While the specifics of the additional production quantity remain unspecified, the manufacturing of new H200 units is projected to commence in the second quarter of 2026. Nvidia intends to satisfy the initial requirements with its current inventory, with the first deliveries anticipated before the Lunar New Year in mid-February.
The H200 chip, based on Nvidia's Hopper architecture, is perceived by Chinese companies as a substantial enhancement over prior models. Both standalone H200 chips and GH200 Grace Hopper superchips, which merge Nvidia’s CPU and GPU capabilities, will be available for Chinese purchasers.
Financial discussions suggest that each H200 chip will be priced around $27,000, while an eight-chip configuration might cost about 1.5 million yuan. Although this pricing exceeds that of the previously released H20 chips, Chinese firms find it appealing due to the H200's potential to offer performance improvements of up to six times. Furthermore, the official pricing appears to be lower than grey-market alternatives.

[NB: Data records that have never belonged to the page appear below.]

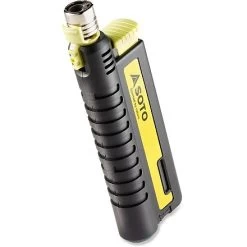 Soto Pocket Torch XT -Freedom Camping Store image 5069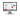 Облачная CRM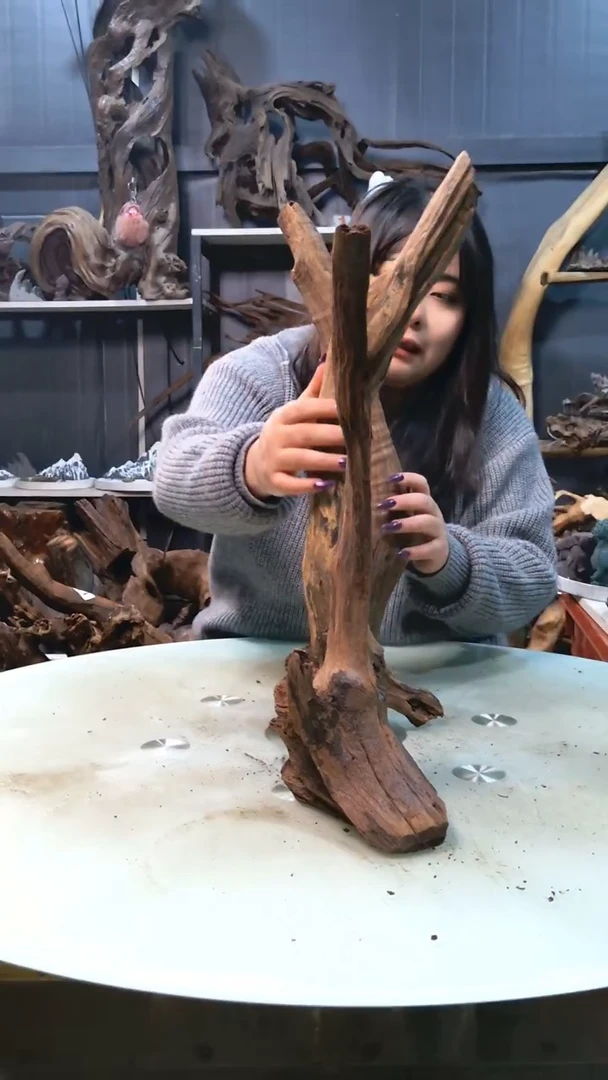135清香阁清香阁清香阁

Key Chinese internet firms are driving the demand, viewing the H200 as essential for enhancing AI computational capabilities. Reports indicate that ByteDance alone could invest about 100 billion yuan in Nvidia chips in 2026, contingent on regulatory approvals.
Nevertheless, uncertainties persist. Although the U.S. administration has recently permitted H200 exports to China with a 25% tax, Chinese regulatory bodies have not fully sanctioned these imports yet. Authorities are weighing concerns that escalating dependence on foreign chips might hinder domestic semiconductor progress.
Nvidia has asserted that authorized sales to China will not constrain their ability to supply U.S. customers and stressed the competitive landscape of the Chinese AI sector. TSMC has refrained from commenting on production initiatives.
This scenario underscores the mounting strain on global AI chip supply chains as demand surges, particularly from China, while Nvidia concurrently works on launching advanced chip platforms like Blackwell and Rubin.